### Reading text
When I walked in, Rock Star Designer sideswiped me with a Wild Turkey on the rocks. He said that I looked like I needed it.
He was right, because the person standing next to him was my ex-girlfriend – “The Evil One.” She was at the show unexpectedly.
I knew she liked the band, but I thought we had a sort of unspoken agreement: I’d gotten custody of the shows and she got our mutual friends.
I was 24 years old, still in law school, and still totally in love with her. She’d dumped me over the summer because I didn’t have a job, and she "couldn't support me any more." I didn't bother reminding her then that I was just a student.
I had lined up an entire crowd of people to go with me, thinking it would be better to have a lot of my friends at the show than a lot of random strangers. I'd had a crush on one of my friends for about six months, which included the two months at the ass end of things with The Evil One. I planned on making my "big move" that night. I called her "The Bosnian" because she'd survived the war there, and somehow managed to land a modeling contract while the whole country was in turmoil. As fate would have it, she showed up while I was still talking to The Evil One, who took one look at her and said, "Dude, she's totally cute, go hit on her. Now!" Remembering the old days, when she'd cruelly dare me to do things like that just to prove to herself that I couldn't muster the balls to hit on other girls, I screwed up my courage and approached her.

### Data excerpts
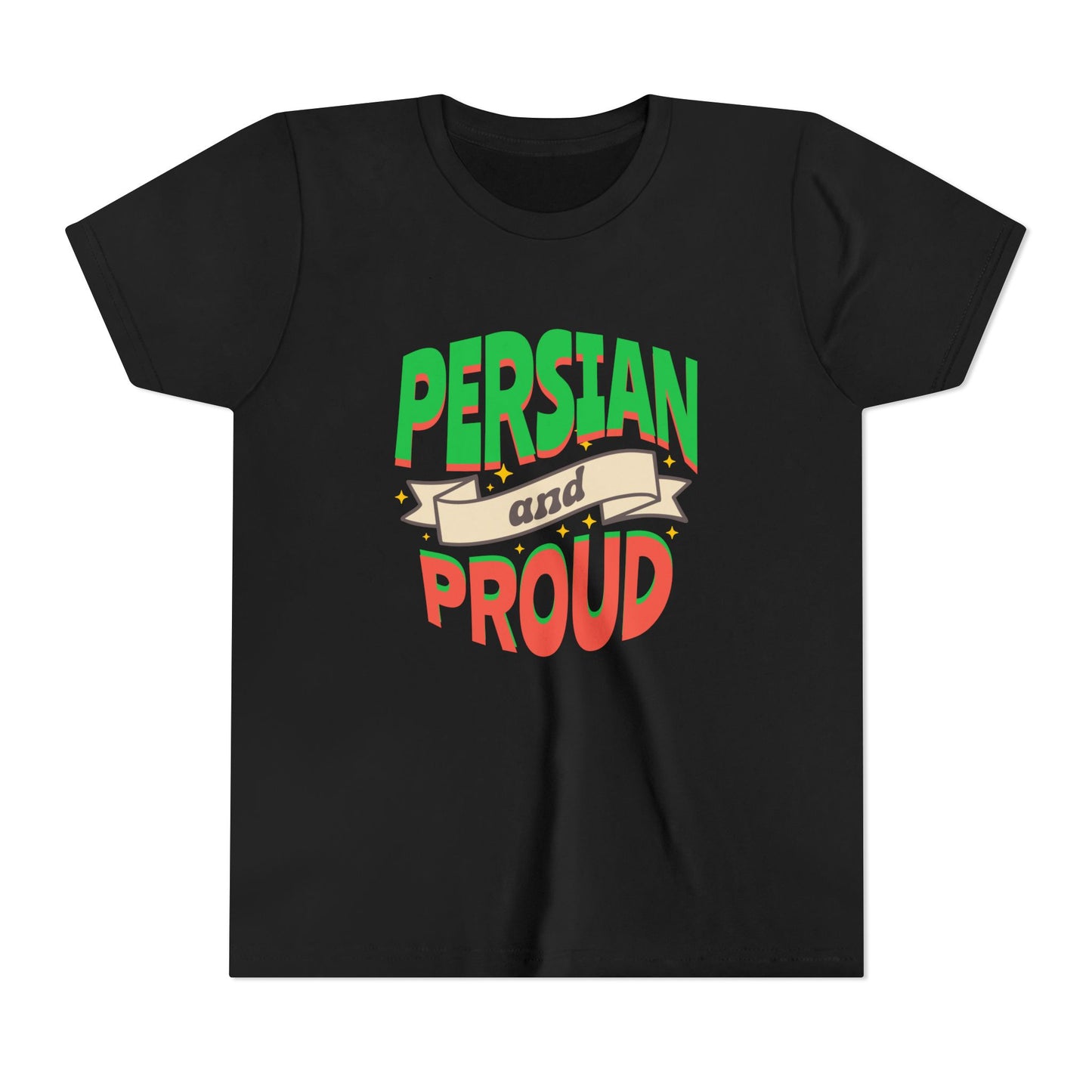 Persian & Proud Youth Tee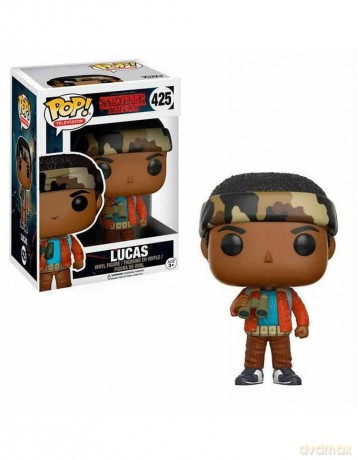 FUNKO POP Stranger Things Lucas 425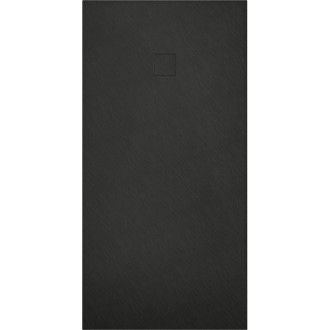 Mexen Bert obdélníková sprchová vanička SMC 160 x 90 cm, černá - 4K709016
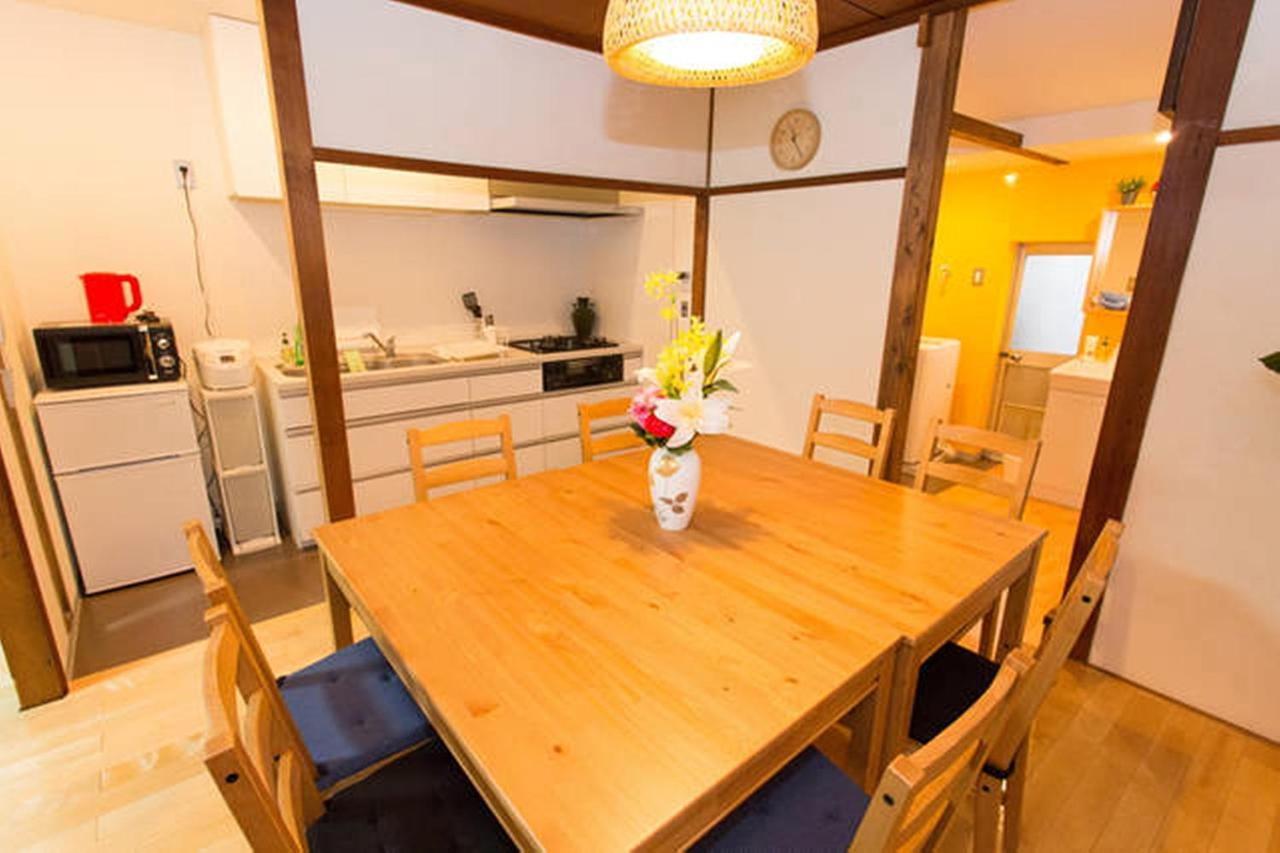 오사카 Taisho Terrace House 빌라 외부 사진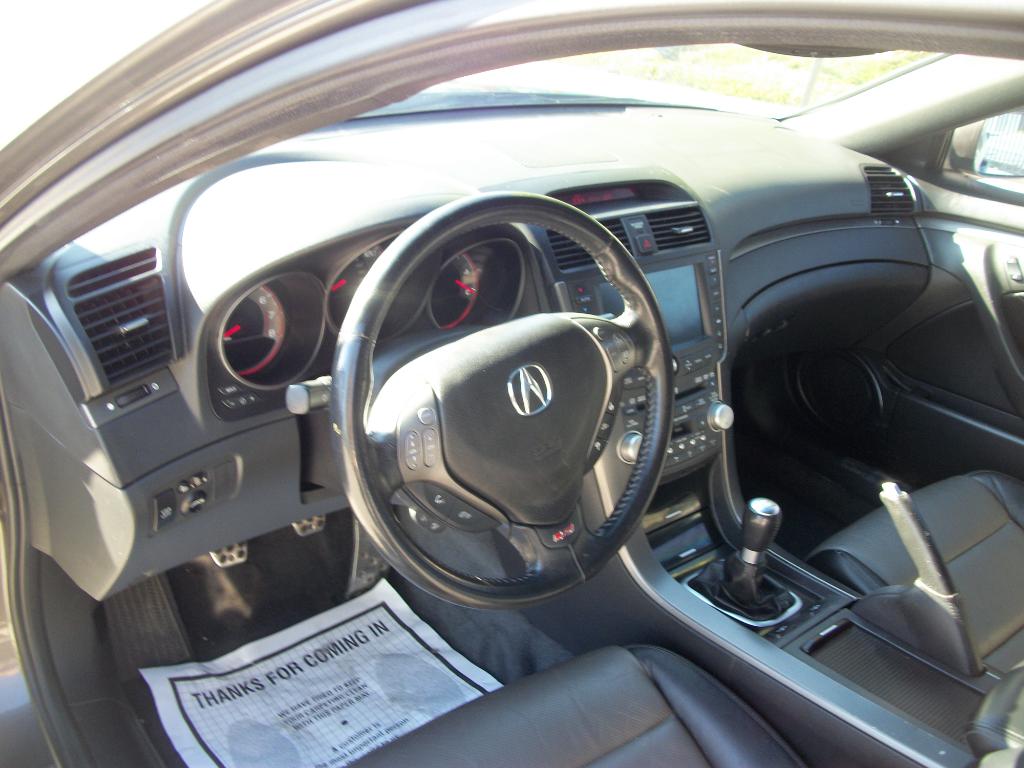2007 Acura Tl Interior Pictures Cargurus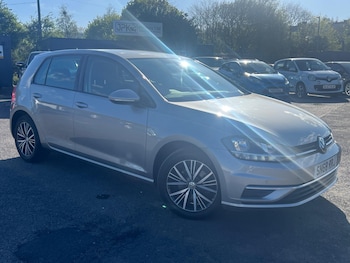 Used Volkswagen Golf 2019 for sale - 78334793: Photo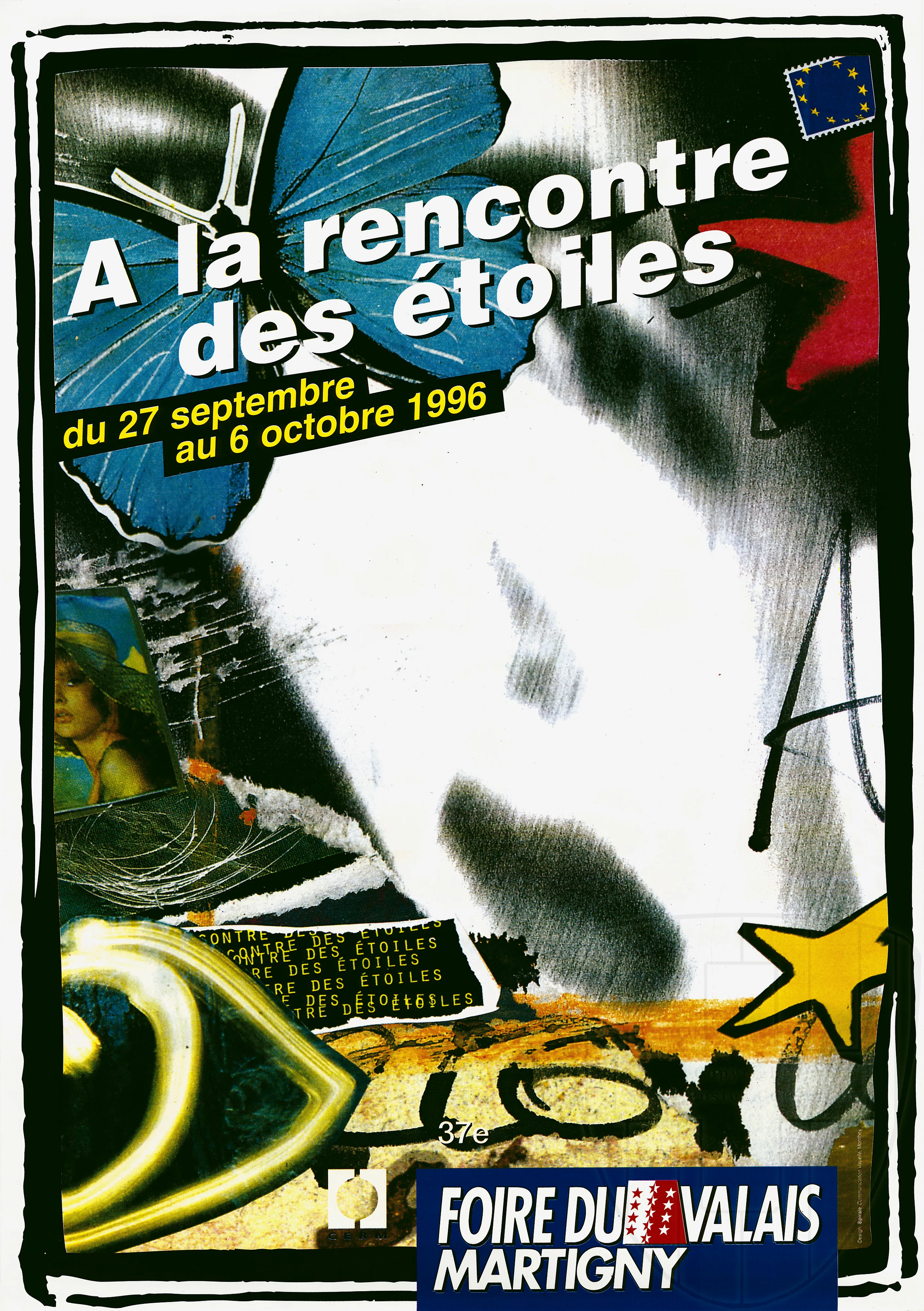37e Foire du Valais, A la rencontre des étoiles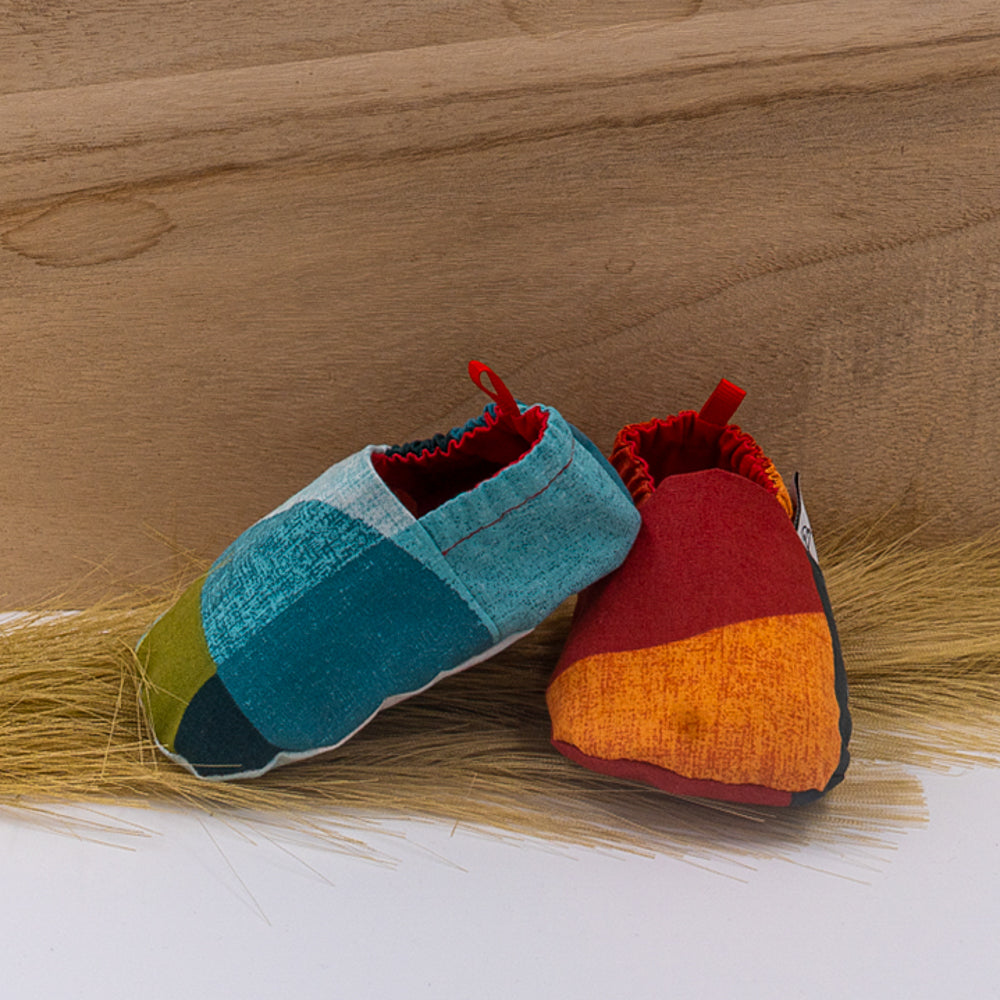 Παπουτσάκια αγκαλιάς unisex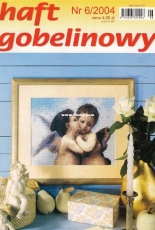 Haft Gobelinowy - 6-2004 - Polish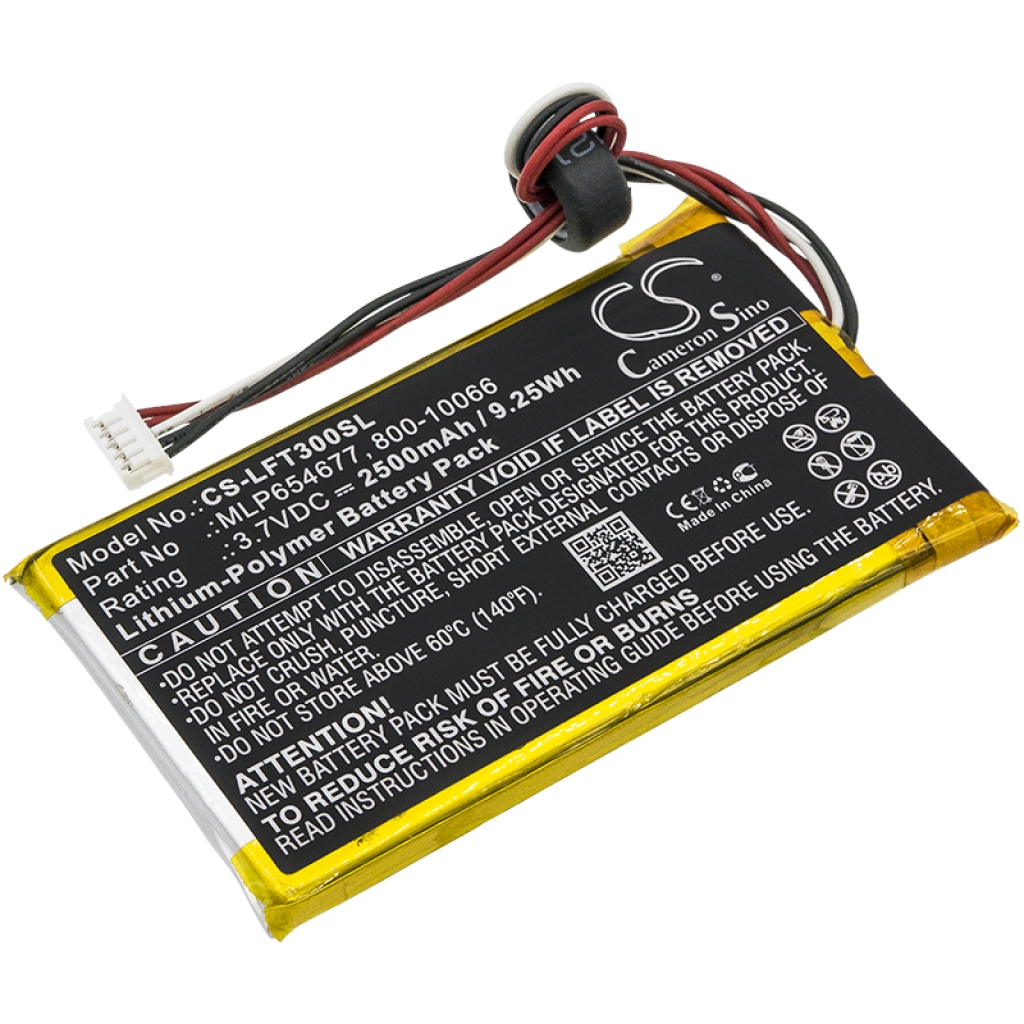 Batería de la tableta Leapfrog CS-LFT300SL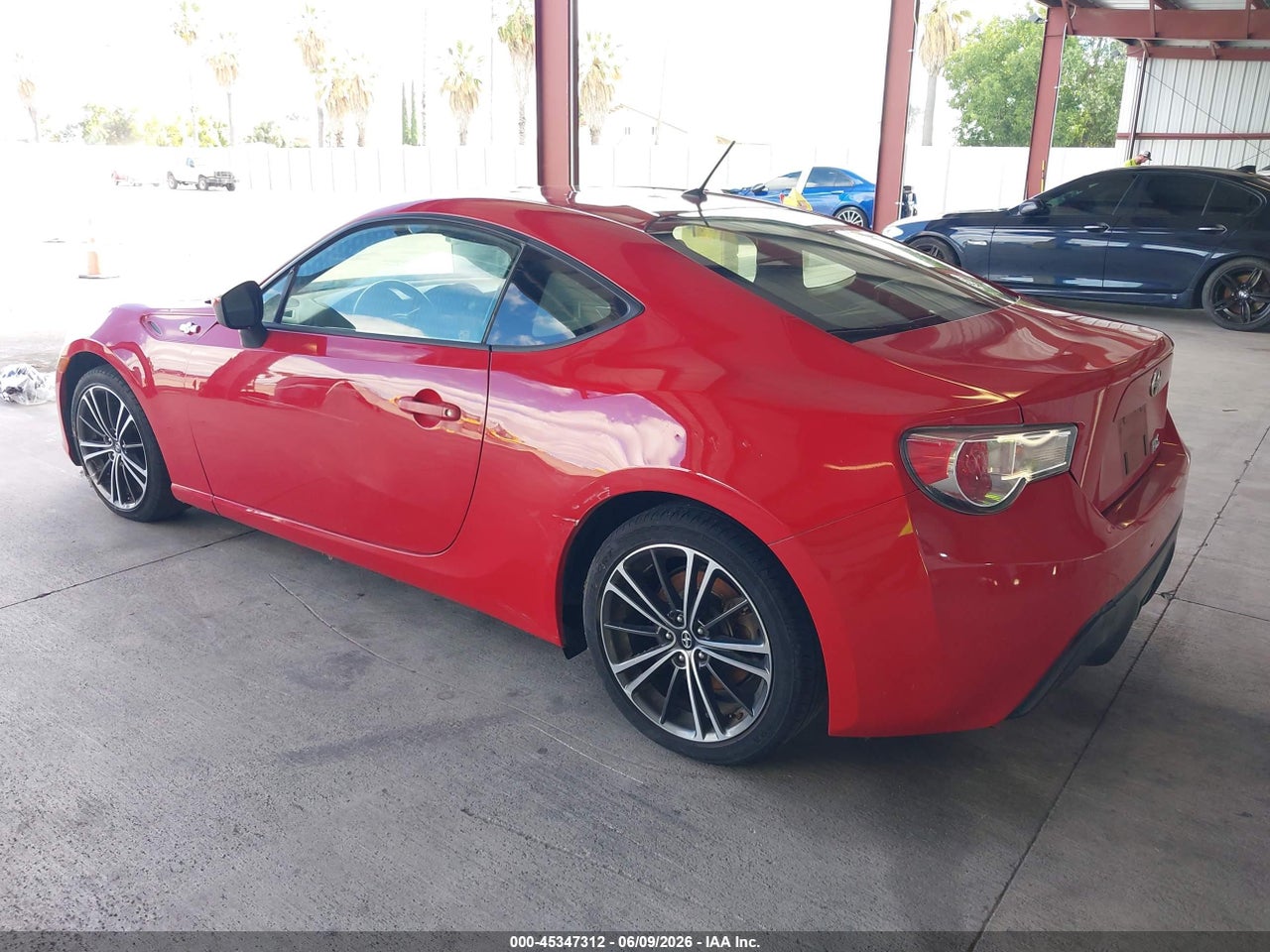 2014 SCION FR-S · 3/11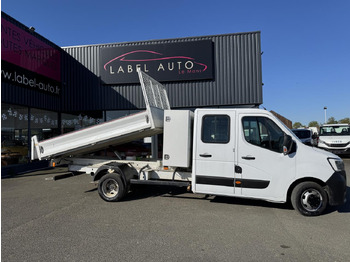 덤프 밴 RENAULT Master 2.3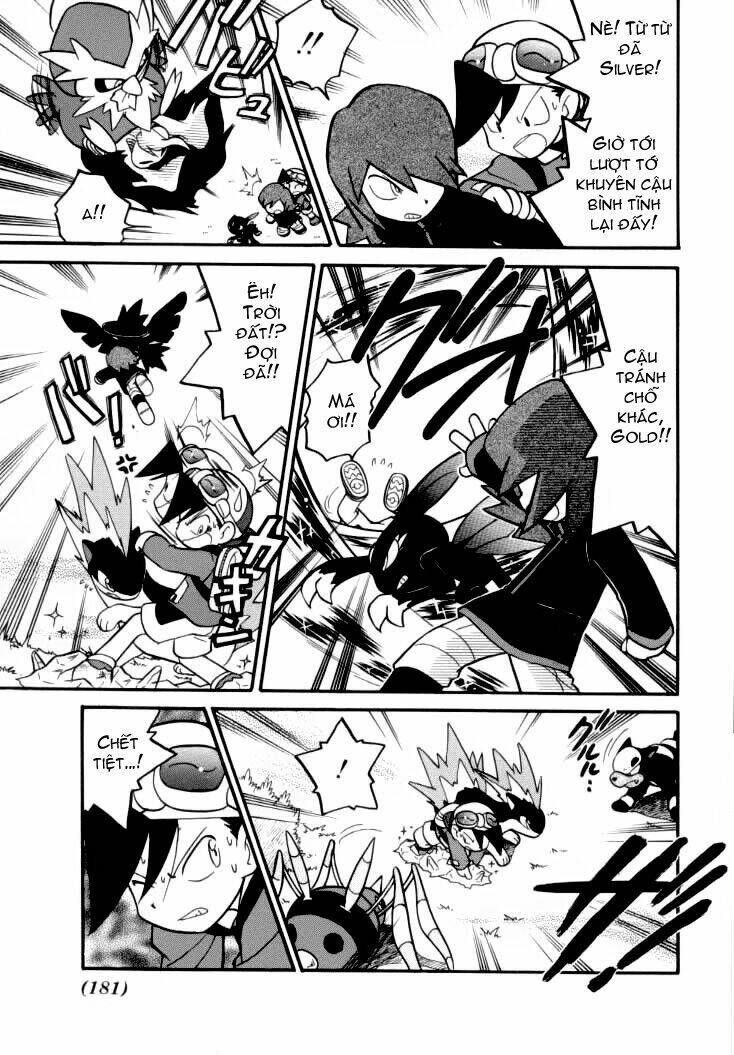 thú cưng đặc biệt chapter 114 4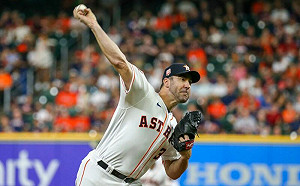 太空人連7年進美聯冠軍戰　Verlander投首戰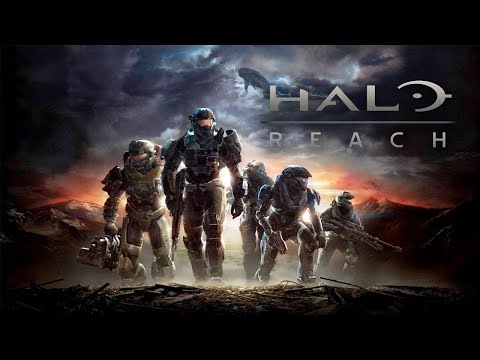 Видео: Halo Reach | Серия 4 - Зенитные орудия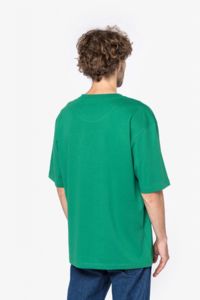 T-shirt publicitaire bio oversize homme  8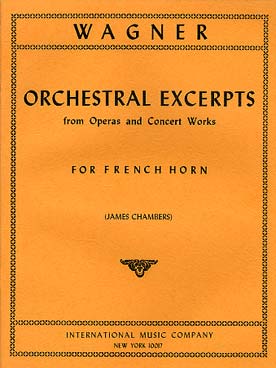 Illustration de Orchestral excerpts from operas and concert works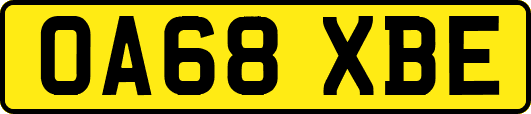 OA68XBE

### Activity 1
Summarize the story about the show in two sentences.
### Activity 2
Write out the part of the story about the show starting with "He was right, because" and going on through "our mutual friends.".

### Task response 1
At a band's show, the narrator, a 24-year-old law student still in love with an ex-girlfriend who had ended things over the summer, was handed a Wild Turkey on the rocks by Rock Star Designer, who was standing next to that ex. When the friend the narrator had a crush on and planned to make a move on arrived, the ex urged the narrator to go hit on her, and the narrator worked up the courage to approach her.

### Task response 2
He was right, because the person standing next to him was my ex-girlfriend – “The Evil One.” She was at the show unexpectedly.
I knew she liked the band, but I thought we had a sort of unspoken agreement: I’d gotten custody of the shows and she got our mutual friends.